Billy Strayhorn Pittsburgh origins are the beginning of one of the most remarkable stories in the history of American music, and almost nobody outside of jazz circles knows it. The song “Take the A Train” is one of the most recognizable pieces of music the twentieth century produced. It served for decades as the signature theme of the Duke Ellington Orchestra, the opening bars announcing one of the greatest bands in jazz history to audiences around the world. It has been recorded hundreds of times by hundreds of artists. Versions of it have appeared in films, television shows, advertisements, and the ambient soundtrack of every space that has ever wanted to communicate the feeling of sophisticated urban cool.

================================

WHAT YOU NEED TO DO: Update the passage on Billy Strayhorn, starting with "Billy Strayhorn Pittsburgh" and going on through "sophisticated urban cool.", so that "theme song" replaces "signature theme".

Data records:
================================

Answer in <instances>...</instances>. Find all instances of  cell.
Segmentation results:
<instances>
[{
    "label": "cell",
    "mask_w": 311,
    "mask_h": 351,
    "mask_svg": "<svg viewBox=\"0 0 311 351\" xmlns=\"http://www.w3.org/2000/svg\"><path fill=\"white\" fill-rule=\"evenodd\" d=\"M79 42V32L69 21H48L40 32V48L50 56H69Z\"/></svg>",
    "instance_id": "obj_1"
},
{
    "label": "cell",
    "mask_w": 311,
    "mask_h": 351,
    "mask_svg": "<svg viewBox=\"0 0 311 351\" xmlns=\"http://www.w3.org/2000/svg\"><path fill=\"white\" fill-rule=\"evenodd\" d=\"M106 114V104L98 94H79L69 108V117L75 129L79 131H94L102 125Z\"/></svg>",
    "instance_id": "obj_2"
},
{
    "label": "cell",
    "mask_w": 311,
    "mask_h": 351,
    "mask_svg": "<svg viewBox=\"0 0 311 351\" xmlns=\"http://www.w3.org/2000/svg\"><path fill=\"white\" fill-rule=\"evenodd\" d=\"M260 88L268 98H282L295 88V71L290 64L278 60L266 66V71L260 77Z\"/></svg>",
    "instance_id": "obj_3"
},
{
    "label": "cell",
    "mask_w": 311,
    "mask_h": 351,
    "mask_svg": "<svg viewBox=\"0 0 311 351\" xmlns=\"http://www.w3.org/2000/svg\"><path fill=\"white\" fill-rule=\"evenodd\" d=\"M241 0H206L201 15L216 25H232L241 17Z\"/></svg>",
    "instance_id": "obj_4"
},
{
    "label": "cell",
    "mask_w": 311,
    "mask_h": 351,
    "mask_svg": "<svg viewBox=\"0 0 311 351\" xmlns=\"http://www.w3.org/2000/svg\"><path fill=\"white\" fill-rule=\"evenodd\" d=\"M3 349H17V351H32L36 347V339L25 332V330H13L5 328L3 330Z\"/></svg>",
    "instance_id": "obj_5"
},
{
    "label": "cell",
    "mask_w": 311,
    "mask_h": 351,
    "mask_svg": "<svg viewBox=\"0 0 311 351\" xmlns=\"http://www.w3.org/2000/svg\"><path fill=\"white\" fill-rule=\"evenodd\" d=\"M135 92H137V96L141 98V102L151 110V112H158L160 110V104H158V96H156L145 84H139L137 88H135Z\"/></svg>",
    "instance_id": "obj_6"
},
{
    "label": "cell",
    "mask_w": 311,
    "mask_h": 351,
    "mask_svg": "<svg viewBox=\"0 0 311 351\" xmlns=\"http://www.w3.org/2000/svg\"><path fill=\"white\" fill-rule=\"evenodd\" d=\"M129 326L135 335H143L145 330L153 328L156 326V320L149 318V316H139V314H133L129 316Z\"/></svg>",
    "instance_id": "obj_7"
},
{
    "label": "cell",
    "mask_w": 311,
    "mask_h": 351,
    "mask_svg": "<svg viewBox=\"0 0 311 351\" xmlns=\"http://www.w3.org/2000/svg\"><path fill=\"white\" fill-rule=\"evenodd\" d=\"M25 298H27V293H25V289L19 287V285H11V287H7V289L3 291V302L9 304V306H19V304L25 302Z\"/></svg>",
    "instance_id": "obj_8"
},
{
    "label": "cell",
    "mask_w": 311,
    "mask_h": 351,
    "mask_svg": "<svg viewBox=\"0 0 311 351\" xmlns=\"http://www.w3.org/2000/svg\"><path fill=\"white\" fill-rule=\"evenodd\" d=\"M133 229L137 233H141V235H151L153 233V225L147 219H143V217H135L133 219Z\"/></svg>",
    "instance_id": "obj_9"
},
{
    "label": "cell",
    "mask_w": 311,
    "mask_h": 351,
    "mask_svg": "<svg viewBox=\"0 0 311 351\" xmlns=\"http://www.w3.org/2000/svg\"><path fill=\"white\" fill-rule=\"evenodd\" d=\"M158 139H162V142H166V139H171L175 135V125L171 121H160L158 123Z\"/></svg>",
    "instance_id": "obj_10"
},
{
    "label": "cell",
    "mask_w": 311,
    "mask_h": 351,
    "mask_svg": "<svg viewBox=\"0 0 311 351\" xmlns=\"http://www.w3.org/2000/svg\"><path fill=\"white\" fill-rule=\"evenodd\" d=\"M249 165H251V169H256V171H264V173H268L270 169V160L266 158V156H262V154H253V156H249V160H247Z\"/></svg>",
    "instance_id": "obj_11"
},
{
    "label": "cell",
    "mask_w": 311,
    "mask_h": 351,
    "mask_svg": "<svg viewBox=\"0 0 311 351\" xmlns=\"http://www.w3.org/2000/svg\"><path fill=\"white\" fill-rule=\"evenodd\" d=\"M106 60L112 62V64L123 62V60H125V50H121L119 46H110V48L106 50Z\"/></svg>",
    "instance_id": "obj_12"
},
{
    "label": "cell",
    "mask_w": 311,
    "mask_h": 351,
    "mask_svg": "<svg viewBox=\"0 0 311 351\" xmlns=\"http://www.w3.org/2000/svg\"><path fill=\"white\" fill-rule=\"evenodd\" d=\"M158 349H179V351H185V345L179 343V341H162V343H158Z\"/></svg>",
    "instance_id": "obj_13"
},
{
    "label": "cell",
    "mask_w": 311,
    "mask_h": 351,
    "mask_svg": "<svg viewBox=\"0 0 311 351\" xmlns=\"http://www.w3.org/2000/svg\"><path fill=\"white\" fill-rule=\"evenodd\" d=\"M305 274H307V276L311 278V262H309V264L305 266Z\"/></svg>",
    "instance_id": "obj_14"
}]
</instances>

================================

RESPONSE BELOW:
Billy Strayhorn Pittsburgh origins are the beginning of one of the most remarkable stories in the history of American music, and almost nobody outside of jazz circles knows it. The song “Take the A Train” is one of the most recognizable pieces of music the twentieth century produced. It served for decades as the theme song of the Duke Ellington Orchestra, the opening bars announcing one of the greatest bands in jazz history to audiences around the world. It has been recorded hundreds of times by hundreds of artists. Versions of it have appeared in films, television shows, advertisements, and the ambient soundtrack of every space that has ever wanted to communicate the feeling of sophisticated urban cool.